To be fair.
I don’t know if the passage of a handful of years would make a lot of people okay with seeing a demon in full demonic raiment strolling around the city and flaunting their demon-ness no matter what developments have happened with Velen welcoming in a faction of refugees.
I do have a Man’ari character or two. One of my most actively played characters right now is a demon, but they very much hide what they are and had to catch a Twisting Nether respawn one time due to being terminated by a Demon Hunter in the city, something that I welcomed and allowed OOC.
My characters have a variety of reactions to demons in the city, depending on their history and circumstances. Some are indifferent, some flip the heck out, some root for and defend them. There is a basic OOC courtesy that should be observed that goes both ways in an ideal situation, that you try and extend some grace for what people want to do.
On the anti-demon side, that looks like your character might make some comments or be upset, IC for them but generally only extending to the tip of their own nose, but you don’t godmode immediately try to murder someone without some OOC discussion and buy-in.
On the demon side, it’s maintaining an understanding that you’re playing a character that many other characters will have a negative reaction to if they’re playing their characters true to their history and personality, and if your interpretation is that a Man’ari would be able to show all signs and decor of still fully being a Legion devotee in the city without issue other people may disagree with that take. They shouldn’t be getting up in your business OOC about it, but also, the IC reaction of “WHAT? A DEMON? IN FRONT OF MY SALAD?” is valid even if it’s been a handful of years since the events of the Legion expansion. It’s not like demons stopped being a pain point after that.
A small faction of Eredar were welcomed back to the Exodar under heavy supervision. Whether they’ve had that supervision loosened enough to be running around to weekly markets and fountain-sitting is up to personal interpretation. But just because the Legion expansion ended doesn’t mean that all demons are cool guys now and the trappings of fel and the Legion would be chill in public, we’ll see this coming up in Midnight a bit more in Silvermoon at least where Warlocks who get too public with their continued use of fel and demons get executed, and that’s grudges held over from TBC. Sure, that’s over there, but it’s a sign of now not everyone in the world is on the “demons are fine now” page.
In the end, it’s up to each person what they want to play. Heck, I’m even fine if someone is like, “my character got isekai’d from the Hazbin Hotel universe and that’s why they’re a demon” or something. That’s their choice. But would my individual characters buy into it and play along? Likely not, even the demon would think they were weirdos.

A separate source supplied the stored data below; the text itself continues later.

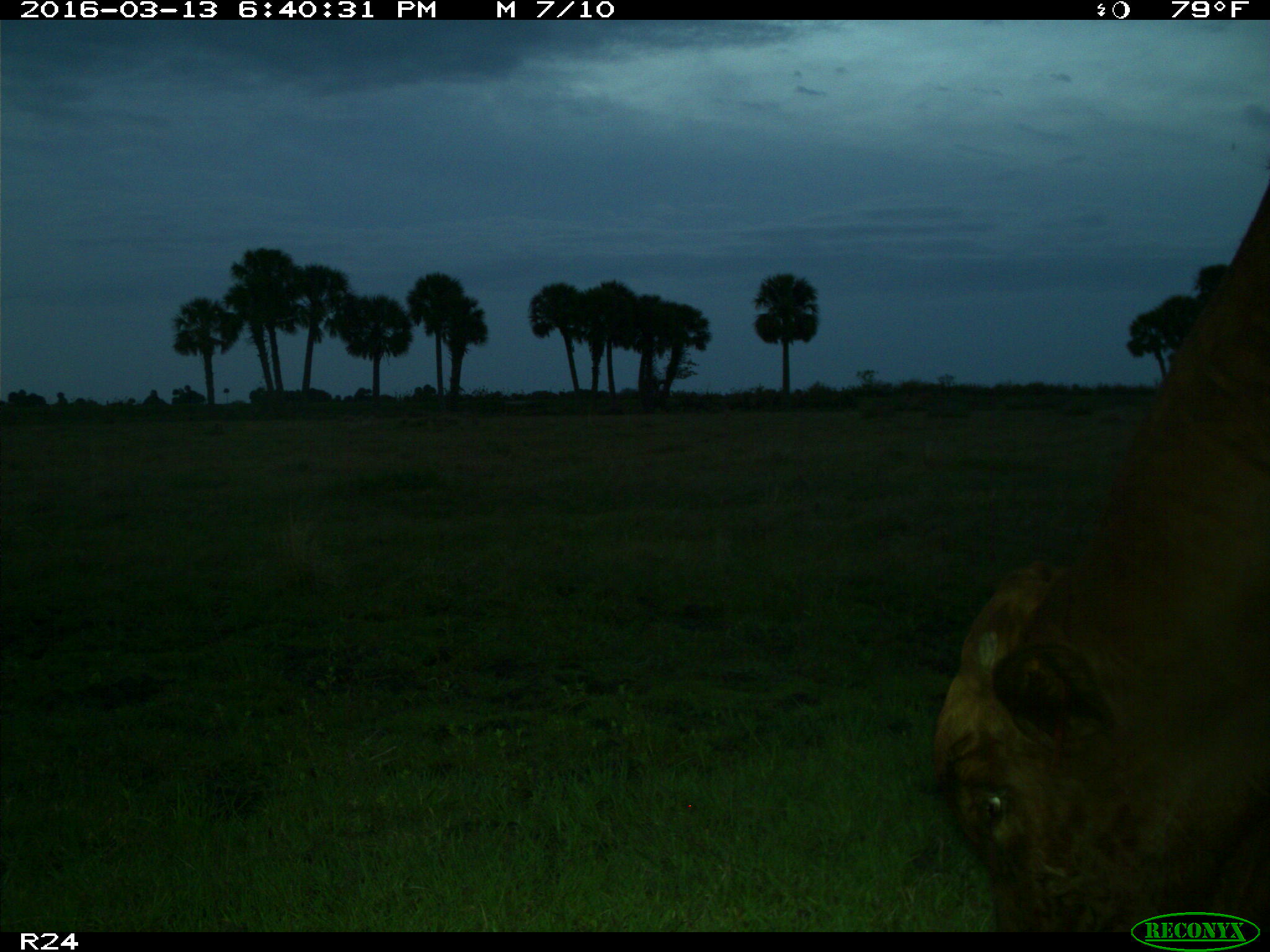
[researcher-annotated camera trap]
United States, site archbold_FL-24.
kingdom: Animalia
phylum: Chordata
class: Mammalia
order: Artiodactyla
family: Bovidae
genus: Bos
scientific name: Bos taurus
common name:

It goes both ways. Everyone can make their own choices on how to interpret the lore and how closely they want to stick to it. But if you’re playing a public character in public, other characters in public will react in ways that are true to their characters too. Courtesy generally extends to not outright doing a murder, but a confrontation isn’t completely uncalled for depending on the circumstances. If you want to limit that you can specifically note that you’re not okay with conflict RP in your TRP or shoot them a polite OOC ask in whispers when it starts up and most people will observe it, but there’s really no way to ask people to not even have their characters make comments among themselves.
This guideline isn’t specific to demons, it goes for anything that people might have a problem with IC - Scarlets, Gnolls, all the varieties of Darkfallen, Horde characters visiting the city, historically whenever a new race gets added people crawl out of the woodwork to go around the city yelling “A PANDAREN ATE MY WHOLE FAMILY” and wear Pandaren skins or something. When your character is a walking posterboard for conflict, it’s very difficult to completely avoid it. But there should be courtesy and communication in both directions.